The 50 best TV shows of 2018: No 9 – Atlanta
Donald Glover had a busy 2018. He starred as Lando Calrissian in Solo: A Star Wars Story, and he announced his departure from the animated Deadpool series by releasing a satirical script mocking Hollywood’s tone-deaf tendencies on race. He later produced the most talked-about music video in years for This Is America. But arguably his most impressive feat was following up the first season of Atlanta, his quirky examination of African American life, with something just as ambitious and odd.
Paper Boi (Brian Tyree Henry) – the on-the-cusp-of-making-it rapper who seems to be in a constant state of incredulity – spends most of the second series being mugged while running into his city’s strangest residents. There’s comedian Katt Williams playing Alligator Man, an urban myth come to life. The episode Barbershop features Bibby, a flakey coiffeur intent on doing anything other than cutting hair. Then, of course, there is Teddy Perkins, the Michael Jackson-like recluse who Darius (Lakeith Stanfield) encounters while picking up an organ in an episode that hits similar notes to Jordan Peele’s Get Out.
A sense of unease permeates throughout, as hinted at by the show’s subtitle, Robbin’ Season, which refers to the period before Christmaswhen robberies in Atlanta spike as people cash in on other people’s yuletide splurges. “You might get your package stolen off your front porch. While we were there, my neighbour got her car stolen from her driveway,” explained Stephen Glover, brother of Donald and a writer on Atlanta. “It’s a very tense and desperate time. Our characters are in a desperate transition from their old lives to where they’re headed now. And robbin’ season is a metaphor to where we are now.”
Glover and his writing team shared a Slack channel where they would send each other memes, viral videos and news stories that caught their attention. From there, ideas were turned into stories that Henry, Glover and crew played out. They definitely saw the viral video posted on Facebook in 2016 by an outraged suburban mother who had just heard the Vince Staples song Norf Norf and cried as she recited the line “Folks need Porsches, hoes need abortions”. They pulled that apart in acerbic fashion. An episode starts with a white woman reciting Paper Boi’s lyrics (“Shout-out Colin Kaepernick!”) while crying, which the crew credit with giving them more radio play. It is typically dismissive and irreverent, and you get the feeling Glover and co don’t want to get bogged down in the earnest art of “explaining black culture to white America” like some of their other contemporaries have.
The unusual pacing means they get to explore more interesting terrain.

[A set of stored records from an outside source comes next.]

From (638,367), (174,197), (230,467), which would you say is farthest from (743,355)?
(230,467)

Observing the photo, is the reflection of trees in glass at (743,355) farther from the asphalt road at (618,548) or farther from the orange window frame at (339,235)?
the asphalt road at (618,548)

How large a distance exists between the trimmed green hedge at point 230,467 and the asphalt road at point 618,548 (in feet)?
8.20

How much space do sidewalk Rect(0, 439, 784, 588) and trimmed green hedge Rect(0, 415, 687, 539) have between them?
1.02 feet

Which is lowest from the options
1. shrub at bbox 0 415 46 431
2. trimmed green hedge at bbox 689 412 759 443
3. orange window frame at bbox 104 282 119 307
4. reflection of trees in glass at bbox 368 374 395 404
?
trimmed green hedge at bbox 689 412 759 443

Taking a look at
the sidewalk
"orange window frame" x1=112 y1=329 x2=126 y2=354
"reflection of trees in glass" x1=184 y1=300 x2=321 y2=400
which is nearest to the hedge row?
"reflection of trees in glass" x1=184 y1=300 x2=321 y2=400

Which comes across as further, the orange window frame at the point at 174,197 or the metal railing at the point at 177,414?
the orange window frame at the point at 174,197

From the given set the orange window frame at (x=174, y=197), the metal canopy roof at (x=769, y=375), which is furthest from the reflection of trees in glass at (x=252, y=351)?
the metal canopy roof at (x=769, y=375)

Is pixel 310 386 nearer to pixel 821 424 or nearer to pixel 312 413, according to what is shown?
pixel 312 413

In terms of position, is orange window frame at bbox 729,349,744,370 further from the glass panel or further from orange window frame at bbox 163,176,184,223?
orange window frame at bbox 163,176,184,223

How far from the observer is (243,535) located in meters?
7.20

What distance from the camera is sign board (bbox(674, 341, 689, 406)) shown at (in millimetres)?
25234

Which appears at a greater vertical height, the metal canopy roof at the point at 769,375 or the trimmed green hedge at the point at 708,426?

There is a flashback episode to Earn’s youth (FUBU), a trip to an Oktoberfest beer hall (Helen), a disastrous gig on a college campus (North of the Border). But the series standout, along with Teddy Perkins, is Woods, an episode ostensibly about what happens to Paper Boi after a date goes awry and he ends up being mugged, again. But as he escapes into a forest the episode transforms into something between the Pine Barrens episode of The Sopranos, Under the Skin and A Midsummer Night’s Dream as Paper Boi is chased by a very persistent hobo.
Glover said the series was inspired by the animated Tiny Toons film How I Spent My Vacation. “It’s a whole story, but told in a bunch of little parts,” he said. Atlanta continues to be greater than the sum of its parts, taking a story about a rapper and his lacklustre manager and turning it into a surreal experiment that acts as a measured critique of contemporary America and internet culture.